Former Imam Khattab told his people this in a sermon given in February 2002:
"I'm sure many of us will sit with some Christians and the first thing they will ask you is: do you believe in Jesus? We say yes, we believe in Jesus and we believe in the Bible. Do you believe in him as the Son of God? And we say: no. We believe in him as a Messenger of God, not as a Son of God. Because, we say, the example of Jesus is as the example of Adam: Adam had no father and no mother and in spite of that we don't call him Son of God. We believe in Jesus, as the Qur'an says of him, as being human, a Messenger of God and we refer to him as Jesus the son of Mary. Then he will proceed with another question: do you believe that he died on the cross to forgive your sins? And immediately your answer will be: no, I don't even believe that he was ever crucified. Then his answer to you is: then you are not saved because you don't believe that Jesus died on the cross.
You argue this retort as follows: if Jesus died for your sake it means that you have a blank card to do anything you want, right or wrong. So here you have a credit card, which will take you to heaven automatically. You need not pray or fast, you can kill, you can steal or do anything because Jesus already died for your sake. He says to you: no, you have to be a good and righteous person. Then you say to him: then it is one of two: either Jesus will take me to heaven or my deeds will take me to heaven. The first two verses of Surah Mulk address this argument: they read as follows: the criterion of punishment and reward is your actions. Your father will not be of benefit for you, nor your son, nor your Prophet Muhammad will be of any benefit for you: no human being will be of any benefit to any other human being on the Day of Judgment."
- Christians believe Jesus is the Son of God; Muslims do not believe this. So we Christians will not feel embraced by Muslims who say they value Jesus as a "prophet."
- The reason we call Jesus the Son of God has nothing to do with an Adamic analogy re. having no earthly father.
- We believe Jesus died on the cross to forgive our sins; Muslims do not believe this because the Koran says Jesus did not die on a cross. This is simply false, and historically unsupportable. Christian scholarship can make a historical case for the crucifixion of Jesus.
- The misunderstanding of this is simply astounding when the Imam says the cross of Christ gives us a "blank card" to do anything, even kill. The idea that it's either this "blank card" to kill etc. or the need to do good deeds is simply, in logic, a false dichotomy.

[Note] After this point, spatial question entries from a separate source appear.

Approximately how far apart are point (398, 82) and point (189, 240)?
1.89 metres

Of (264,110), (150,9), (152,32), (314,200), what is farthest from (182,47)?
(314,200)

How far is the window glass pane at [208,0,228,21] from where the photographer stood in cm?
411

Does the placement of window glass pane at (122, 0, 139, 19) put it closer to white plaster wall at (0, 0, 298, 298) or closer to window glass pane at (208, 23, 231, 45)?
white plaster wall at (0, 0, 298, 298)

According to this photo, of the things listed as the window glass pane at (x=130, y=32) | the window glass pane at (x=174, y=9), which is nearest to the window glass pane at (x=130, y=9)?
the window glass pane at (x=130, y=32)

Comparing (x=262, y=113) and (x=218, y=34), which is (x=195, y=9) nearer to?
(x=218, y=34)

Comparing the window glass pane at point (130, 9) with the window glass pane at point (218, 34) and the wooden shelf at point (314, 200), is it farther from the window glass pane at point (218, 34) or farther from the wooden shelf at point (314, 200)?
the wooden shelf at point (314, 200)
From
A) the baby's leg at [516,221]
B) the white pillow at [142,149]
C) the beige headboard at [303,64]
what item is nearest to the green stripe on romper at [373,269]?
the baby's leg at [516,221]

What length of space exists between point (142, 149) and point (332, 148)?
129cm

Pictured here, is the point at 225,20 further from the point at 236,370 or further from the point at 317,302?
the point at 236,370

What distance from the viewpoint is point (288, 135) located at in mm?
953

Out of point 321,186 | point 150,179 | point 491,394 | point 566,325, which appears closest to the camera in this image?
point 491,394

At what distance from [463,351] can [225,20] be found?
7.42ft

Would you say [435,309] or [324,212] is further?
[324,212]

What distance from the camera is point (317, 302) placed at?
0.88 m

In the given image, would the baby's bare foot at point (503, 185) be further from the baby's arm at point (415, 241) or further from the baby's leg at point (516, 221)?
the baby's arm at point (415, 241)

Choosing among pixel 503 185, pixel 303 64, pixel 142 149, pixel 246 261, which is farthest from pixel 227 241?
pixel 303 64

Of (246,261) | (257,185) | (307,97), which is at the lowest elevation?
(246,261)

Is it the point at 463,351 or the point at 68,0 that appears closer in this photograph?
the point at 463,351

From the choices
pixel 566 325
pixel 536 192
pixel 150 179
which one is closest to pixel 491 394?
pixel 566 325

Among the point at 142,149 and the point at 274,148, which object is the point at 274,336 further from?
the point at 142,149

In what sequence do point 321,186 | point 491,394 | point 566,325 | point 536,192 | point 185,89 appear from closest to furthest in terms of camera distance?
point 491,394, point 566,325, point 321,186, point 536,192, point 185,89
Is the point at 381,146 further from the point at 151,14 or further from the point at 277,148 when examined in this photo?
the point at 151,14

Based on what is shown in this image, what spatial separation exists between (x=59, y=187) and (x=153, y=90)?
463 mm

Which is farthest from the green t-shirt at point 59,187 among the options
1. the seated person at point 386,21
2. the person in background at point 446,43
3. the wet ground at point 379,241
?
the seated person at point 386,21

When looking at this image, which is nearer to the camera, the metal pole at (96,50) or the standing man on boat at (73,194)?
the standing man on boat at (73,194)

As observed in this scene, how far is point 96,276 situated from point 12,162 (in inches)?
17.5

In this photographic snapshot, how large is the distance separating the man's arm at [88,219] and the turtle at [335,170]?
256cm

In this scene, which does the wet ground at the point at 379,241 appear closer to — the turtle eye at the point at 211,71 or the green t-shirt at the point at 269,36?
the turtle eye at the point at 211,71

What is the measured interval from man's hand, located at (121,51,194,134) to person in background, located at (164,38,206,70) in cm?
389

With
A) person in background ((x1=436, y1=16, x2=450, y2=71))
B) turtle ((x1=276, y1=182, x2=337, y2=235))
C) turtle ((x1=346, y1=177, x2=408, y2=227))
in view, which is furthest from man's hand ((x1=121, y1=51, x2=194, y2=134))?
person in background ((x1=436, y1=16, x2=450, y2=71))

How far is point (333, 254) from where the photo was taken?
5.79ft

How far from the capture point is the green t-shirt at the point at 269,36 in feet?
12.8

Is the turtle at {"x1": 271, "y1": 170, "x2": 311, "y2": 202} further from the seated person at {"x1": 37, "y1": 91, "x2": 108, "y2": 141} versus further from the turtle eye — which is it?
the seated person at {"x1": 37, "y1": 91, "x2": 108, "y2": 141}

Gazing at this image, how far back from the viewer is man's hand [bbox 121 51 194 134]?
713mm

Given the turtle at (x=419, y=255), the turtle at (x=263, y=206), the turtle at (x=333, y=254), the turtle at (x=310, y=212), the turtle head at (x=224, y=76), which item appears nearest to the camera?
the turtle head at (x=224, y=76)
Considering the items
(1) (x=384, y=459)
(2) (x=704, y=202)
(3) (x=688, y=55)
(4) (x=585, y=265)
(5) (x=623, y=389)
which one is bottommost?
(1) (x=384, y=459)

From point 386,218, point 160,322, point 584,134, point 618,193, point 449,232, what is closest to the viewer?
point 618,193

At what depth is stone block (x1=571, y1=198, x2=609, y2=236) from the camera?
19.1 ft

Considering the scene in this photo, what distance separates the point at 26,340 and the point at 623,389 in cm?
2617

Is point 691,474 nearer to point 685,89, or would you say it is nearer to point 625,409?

- The Christian idea is that righteousness follows from being born again and transformed into Christlikeness. One does good deeds (Christlike deeds) out of love for Christ, rather than as a means to gain heaven. Combine this with the classic Christian idea of the nature of God as holy, and one will see why "deeds" are not enough.
- I am sure I do not understand Islam as well as the Imam does. I am equally sure that the Imam does not understand Christianity. So, he attacks a straw man.